治ったと思ってたけどやっぱり体がだるい。グリーンに一声かけて再び布団にもぐる。
「おい、美月大丈夫かよ」
「うん大丈夫…」
「冷えピタあるぞ。貼るな?」
そう言ってグリーンは袋をガサガサとあさりはじめ、冷えピタをとりだしておでこに貼ってくれた。貼るときにグリーンの指先が少し触れてなんだか照れくさくなってしまった。
「グリーン…」
「どうした?」
「ありがとう」
「…おう」
冷えピタはひんやり冷たくて気持ちいい。

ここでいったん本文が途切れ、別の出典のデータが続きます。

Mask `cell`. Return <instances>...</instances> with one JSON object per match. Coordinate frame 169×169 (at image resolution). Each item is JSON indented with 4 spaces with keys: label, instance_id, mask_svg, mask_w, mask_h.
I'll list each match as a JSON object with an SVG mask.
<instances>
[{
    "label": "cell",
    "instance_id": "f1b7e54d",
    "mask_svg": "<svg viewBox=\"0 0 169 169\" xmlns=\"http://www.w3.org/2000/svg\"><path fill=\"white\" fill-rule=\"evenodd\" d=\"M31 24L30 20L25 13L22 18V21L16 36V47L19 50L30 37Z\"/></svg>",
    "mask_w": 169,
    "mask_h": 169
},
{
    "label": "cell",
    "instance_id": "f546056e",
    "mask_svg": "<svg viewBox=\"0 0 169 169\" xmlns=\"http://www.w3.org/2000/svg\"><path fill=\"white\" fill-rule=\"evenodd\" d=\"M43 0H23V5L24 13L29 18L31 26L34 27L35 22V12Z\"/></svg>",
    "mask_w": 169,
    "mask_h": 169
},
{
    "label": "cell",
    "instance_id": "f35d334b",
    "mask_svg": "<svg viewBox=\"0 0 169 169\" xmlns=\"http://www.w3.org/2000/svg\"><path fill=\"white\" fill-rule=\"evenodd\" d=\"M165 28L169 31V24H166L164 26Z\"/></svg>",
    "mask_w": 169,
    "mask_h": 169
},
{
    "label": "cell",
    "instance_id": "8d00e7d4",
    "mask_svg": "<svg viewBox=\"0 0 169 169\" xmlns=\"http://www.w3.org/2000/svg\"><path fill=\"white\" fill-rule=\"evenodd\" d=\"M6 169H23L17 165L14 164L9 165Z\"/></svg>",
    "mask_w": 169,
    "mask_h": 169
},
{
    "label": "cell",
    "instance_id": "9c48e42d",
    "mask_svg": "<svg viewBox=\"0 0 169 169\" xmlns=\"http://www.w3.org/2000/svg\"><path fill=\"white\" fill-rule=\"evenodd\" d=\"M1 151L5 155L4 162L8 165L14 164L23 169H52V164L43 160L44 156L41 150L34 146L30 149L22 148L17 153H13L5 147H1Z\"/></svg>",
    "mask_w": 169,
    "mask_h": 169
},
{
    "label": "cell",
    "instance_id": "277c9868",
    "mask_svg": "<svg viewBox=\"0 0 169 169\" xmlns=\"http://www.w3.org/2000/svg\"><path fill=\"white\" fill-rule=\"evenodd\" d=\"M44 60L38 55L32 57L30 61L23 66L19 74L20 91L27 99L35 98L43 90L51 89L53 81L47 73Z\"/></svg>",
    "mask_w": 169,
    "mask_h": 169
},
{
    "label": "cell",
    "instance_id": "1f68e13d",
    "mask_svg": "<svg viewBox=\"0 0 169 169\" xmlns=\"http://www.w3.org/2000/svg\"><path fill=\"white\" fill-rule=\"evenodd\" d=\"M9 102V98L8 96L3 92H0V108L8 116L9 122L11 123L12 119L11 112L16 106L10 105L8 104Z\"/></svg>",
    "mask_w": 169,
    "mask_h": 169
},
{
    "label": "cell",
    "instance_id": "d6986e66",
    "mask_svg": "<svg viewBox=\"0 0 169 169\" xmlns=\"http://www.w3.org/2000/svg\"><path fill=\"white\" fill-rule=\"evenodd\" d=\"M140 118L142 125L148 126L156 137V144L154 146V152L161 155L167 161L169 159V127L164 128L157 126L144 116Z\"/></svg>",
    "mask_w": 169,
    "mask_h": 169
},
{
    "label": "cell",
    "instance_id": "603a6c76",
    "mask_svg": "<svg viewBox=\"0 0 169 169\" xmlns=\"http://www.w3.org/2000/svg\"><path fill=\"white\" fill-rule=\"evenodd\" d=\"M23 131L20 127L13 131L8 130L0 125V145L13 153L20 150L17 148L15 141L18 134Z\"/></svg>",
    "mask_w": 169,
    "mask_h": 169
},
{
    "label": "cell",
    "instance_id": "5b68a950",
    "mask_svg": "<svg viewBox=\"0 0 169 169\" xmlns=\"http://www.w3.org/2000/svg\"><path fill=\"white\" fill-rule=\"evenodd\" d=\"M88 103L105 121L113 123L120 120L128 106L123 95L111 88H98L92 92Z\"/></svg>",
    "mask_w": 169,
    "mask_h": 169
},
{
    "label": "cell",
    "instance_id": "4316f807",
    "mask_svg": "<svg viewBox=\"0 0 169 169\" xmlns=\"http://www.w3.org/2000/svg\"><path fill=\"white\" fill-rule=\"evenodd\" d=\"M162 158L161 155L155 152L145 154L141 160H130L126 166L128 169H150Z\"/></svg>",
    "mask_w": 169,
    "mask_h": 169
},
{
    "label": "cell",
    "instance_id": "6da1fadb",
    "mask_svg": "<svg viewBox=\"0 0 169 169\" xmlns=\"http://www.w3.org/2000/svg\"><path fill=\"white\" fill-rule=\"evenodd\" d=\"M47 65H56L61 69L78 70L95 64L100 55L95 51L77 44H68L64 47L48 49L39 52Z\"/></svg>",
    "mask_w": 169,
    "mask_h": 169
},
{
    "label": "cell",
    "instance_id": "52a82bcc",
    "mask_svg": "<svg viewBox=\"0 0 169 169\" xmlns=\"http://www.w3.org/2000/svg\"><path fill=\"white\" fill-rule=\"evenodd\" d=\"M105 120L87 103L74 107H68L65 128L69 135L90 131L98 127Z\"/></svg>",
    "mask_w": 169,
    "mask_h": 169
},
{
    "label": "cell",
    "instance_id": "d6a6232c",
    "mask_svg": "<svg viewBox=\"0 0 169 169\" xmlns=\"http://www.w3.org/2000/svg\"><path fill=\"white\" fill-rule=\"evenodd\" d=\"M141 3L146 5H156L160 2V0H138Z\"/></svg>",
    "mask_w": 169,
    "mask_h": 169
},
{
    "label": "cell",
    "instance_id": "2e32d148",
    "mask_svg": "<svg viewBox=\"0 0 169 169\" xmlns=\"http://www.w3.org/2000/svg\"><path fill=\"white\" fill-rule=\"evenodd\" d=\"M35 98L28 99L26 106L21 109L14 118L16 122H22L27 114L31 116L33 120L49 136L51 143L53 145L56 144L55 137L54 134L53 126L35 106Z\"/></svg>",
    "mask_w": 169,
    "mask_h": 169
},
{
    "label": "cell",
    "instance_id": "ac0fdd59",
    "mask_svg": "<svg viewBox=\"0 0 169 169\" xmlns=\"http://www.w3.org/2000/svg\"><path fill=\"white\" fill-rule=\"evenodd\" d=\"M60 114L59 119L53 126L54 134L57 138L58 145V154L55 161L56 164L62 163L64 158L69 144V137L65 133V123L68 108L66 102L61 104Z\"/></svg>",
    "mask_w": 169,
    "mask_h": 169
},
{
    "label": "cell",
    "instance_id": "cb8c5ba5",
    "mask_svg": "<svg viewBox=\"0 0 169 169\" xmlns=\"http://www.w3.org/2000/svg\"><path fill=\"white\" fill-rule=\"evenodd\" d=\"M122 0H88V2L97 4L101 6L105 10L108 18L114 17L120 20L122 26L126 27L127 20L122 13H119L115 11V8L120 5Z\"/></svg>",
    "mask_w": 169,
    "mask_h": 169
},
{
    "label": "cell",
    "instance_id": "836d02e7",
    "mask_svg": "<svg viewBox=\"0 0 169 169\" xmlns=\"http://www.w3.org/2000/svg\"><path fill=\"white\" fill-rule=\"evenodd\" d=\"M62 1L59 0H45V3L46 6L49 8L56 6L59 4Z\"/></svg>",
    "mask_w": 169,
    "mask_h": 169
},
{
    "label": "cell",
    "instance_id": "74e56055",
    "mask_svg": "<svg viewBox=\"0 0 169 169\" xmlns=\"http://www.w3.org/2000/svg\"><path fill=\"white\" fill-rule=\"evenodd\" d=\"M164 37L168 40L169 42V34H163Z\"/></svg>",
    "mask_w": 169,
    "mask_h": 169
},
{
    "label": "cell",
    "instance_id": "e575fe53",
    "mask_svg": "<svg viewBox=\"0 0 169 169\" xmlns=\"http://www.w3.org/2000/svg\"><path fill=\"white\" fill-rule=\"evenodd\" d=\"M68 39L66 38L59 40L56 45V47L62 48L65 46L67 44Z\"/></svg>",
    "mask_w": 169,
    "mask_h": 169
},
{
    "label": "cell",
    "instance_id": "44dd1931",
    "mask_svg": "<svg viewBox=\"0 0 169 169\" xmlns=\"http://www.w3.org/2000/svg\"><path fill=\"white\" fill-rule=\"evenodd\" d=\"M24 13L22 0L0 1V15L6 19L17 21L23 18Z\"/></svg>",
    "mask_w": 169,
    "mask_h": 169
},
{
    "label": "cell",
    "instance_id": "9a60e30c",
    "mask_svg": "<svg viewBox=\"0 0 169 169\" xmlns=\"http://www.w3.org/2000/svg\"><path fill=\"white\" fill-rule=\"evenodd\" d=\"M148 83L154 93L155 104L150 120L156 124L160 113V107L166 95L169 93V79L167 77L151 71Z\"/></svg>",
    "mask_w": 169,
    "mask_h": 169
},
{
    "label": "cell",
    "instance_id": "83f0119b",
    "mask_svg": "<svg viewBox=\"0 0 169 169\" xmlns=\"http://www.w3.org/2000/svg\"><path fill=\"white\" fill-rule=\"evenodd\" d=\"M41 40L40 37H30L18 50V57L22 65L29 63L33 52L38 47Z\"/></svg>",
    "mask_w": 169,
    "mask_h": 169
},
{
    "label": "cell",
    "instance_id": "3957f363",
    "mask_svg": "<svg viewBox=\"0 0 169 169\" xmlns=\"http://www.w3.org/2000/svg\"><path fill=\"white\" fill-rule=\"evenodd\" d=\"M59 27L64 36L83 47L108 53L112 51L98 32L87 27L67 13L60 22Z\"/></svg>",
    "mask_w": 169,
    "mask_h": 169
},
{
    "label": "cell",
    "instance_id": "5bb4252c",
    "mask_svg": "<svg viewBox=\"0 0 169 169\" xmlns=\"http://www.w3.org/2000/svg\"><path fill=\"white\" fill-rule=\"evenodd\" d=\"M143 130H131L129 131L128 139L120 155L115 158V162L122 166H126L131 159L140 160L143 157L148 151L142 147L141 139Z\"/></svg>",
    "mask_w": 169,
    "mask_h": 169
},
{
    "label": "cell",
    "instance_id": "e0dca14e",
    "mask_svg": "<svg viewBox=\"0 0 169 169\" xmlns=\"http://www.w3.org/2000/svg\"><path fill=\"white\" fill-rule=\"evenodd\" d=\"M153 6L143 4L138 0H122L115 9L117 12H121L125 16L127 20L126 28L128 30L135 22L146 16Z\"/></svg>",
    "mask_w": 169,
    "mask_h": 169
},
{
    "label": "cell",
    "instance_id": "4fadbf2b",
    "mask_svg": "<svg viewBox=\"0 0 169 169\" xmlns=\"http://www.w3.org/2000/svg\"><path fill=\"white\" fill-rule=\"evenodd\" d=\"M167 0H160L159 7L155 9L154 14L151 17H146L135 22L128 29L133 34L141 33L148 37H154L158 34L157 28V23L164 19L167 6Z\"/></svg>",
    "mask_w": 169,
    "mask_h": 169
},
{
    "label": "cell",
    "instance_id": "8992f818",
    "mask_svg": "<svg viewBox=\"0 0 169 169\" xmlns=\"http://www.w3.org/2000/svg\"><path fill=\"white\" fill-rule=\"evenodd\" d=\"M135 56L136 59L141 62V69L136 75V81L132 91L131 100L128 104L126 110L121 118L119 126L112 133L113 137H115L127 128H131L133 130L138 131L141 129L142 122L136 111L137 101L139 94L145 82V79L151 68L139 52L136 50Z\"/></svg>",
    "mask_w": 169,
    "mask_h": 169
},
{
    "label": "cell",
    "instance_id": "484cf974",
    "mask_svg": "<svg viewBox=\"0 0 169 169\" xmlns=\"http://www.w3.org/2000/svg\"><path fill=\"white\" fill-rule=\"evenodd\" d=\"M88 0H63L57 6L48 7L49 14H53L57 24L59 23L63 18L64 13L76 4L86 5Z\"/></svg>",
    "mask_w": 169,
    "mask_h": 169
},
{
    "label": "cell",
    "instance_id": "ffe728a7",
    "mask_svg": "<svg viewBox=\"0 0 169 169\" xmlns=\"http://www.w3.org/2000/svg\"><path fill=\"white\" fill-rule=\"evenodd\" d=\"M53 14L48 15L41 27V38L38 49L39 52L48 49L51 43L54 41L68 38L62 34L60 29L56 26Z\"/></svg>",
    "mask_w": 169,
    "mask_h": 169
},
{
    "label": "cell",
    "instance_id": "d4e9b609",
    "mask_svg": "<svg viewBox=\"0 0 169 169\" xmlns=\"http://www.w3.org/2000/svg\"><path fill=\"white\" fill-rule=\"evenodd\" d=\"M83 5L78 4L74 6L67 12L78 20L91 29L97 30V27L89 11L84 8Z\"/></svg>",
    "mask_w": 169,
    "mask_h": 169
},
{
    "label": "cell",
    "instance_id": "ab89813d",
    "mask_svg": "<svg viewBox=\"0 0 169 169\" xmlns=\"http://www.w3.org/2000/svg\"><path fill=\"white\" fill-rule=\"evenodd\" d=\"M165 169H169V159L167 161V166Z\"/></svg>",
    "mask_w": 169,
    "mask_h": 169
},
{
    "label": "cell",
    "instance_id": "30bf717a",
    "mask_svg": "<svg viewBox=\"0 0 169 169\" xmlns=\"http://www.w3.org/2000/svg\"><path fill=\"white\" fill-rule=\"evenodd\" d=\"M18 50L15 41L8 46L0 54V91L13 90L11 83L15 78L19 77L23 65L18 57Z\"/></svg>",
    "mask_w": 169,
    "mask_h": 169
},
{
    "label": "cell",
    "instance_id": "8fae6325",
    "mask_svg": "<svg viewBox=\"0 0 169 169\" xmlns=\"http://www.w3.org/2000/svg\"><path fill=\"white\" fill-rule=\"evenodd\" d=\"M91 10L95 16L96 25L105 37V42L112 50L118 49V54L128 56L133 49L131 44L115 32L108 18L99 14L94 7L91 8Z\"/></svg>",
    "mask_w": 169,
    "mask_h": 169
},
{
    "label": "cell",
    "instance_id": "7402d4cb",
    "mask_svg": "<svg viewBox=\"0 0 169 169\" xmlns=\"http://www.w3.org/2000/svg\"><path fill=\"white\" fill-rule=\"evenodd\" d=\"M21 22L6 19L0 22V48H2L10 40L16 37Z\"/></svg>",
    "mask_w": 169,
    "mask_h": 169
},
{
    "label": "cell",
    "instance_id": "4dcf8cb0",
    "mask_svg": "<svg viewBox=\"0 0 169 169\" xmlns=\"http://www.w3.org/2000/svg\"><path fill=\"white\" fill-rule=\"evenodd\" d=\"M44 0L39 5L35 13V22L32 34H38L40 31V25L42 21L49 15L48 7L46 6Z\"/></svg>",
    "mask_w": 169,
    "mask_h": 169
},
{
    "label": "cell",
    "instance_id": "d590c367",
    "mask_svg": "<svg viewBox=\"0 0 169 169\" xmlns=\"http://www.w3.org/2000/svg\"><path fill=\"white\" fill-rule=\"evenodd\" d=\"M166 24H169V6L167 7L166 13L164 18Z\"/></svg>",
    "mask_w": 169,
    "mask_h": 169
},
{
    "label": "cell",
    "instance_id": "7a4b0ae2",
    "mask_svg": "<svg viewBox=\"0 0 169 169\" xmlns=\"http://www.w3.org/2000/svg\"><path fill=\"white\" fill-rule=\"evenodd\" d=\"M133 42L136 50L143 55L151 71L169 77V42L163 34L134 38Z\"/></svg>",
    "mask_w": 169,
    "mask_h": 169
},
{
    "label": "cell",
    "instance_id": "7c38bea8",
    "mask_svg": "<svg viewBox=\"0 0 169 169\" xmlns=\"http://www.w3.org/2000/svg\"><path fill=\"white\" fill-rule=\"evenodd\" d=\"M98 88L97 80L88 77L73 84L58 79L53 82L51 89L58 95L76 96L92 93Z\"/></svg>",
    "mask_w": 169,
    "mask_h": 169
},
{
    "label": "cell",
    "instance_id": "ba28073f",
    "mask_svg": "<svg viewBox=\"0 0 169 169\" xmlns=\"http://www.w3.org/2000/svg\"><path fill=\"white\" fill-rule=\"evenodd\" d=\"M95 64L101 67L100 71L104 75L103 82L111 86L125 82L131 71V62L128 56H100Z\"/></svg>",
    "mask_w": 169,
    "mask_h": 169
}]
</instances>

食べ物だけでなくこういったものも買ってきてくれたグリーンの優しさに素直に感謝した。
わたし…やっぱり
「グリーンが…好きだなあ」
たとえグリーンにとってのわたしが妹でも、わたしは男のひととして好き。…こんな優しくてかっこいい人なんて絶対に他にはいないよ。やっぱり諦めることなんてできな「ほ、本当か?それ!」…はい?
「え、なにが?」
「美月が…俺を好きだって」
「えっ!!」
わ、わわわたし…口に出してたってこと?
「ま、ままままさか…」
「おー。いきなりグリーンが好きだなあって言いだしたぜ」
すっげぇ驚いたんだけど、本当かそれ?!そう言い肩をつかむものだからわたしは絶対逃げれない。グリーンの迫力がすごくて(めっちゃ必死。どれだけ嫌だったの…)半泣きのままコクコク頷いていると急に抱きしめられた。
「えっ!」
予想外のグリーンの行動に体がびくりとはねた。
「…俺だって好きだ」
す、すすす好き…だって?えーっっ!
「ほ、本当に…?」
「…ああ。ずっと好きだった。でも幼なじみだろ?俺たち。だからなかなか言えなかった。でも…まさかはじめに美月に言われるとは思わなかったな」
はー、とため息を出しながらも(決して嫌そうではない)グリーンの顔はほんのり赤い。
「わ、わたし妹だと思われてるかと…」
「そんなわけねーよ。ていうか一度も思ったことねぇし」
ただ心配で目が離せないってとこでは同じなのかもな。その言葉に安心した。妹だって思われてなかったってこと、グリーンも同じ気持ちだったということに。